Aim of the exercise: Carry on the write-up about the Frank & Joe show, starting right after its last sentence.

— begin Document text —

Within all that is Vignola’s crisp and articulate guitar picking, Ascione’s organic and exquisite rhythms, rock solid bass from Gary Mazzaroppi, sweet rhythm guitar from Ken Smith and more well-placed percussion fills by Rich Zukor. These guys can play. There may be no 12-minute solos, but check out the playing. It cooks.
The songs come from anywhere — Cole Porter is there, but so is Mozart. The chestnut “Stardust” can be heard along side “Flight of the Bumblebee.” The group isn’t afraid to take on any song they feel fits their recipe, which is a good melody that can be spiced up and delivered with high musicality (and improvisation) by the various individual qualities of the musicians and the personality of the band as a whole.
The show is new, but the concept — taking all manner of tunes and turning them into something different for the listener and unique to the band — is one the leaders have been working on for a long time. They hope the Frank & Joe show allows them to continue to develop the band and its repertoire for a long time to come.

— end Document text —
— begin Provided data —

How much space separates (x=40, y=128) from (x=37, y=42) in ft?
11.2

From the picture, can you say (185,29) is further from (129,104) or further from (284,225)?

— end Provided data —

The reply:
“That’s what Joey and I have always done for years now is to try to find tunes and do something different with it, or just kind of develop our own thing, instead of just picking a tune and seeing what happens,” said Vignola before the show.
The group played mostly from the new CD, starting with a Latin-tinged version of “Begin the Beguine.” It pretty much set the tone, played with a spirit that permeated from start to finish, Vignola’s sharp guitar work in conversation with Ascione’s hand drums. (He doesn’t play s standard drum set in this aggregation). Vignola’s hands were a blur for “Tico, Tico” but the solo wasn’t over done. There are no extreme flights of improvisational fancy. The adventure of the group is more subtle, but it is not lacking. The music is tightly arranged, but the group has room to play around.
“Alone Again Naturally” is taken at a ballad pace and Vignola showed his melodic side, delicate and mellow. “City Samba” was an example of the group’s musicianship (something lacking in so many pop groups these days).The guitarist showed some Wes Montgomery, bluesy licks, while the drummer’s soft and quick hands propelled the beat on the djembe drum.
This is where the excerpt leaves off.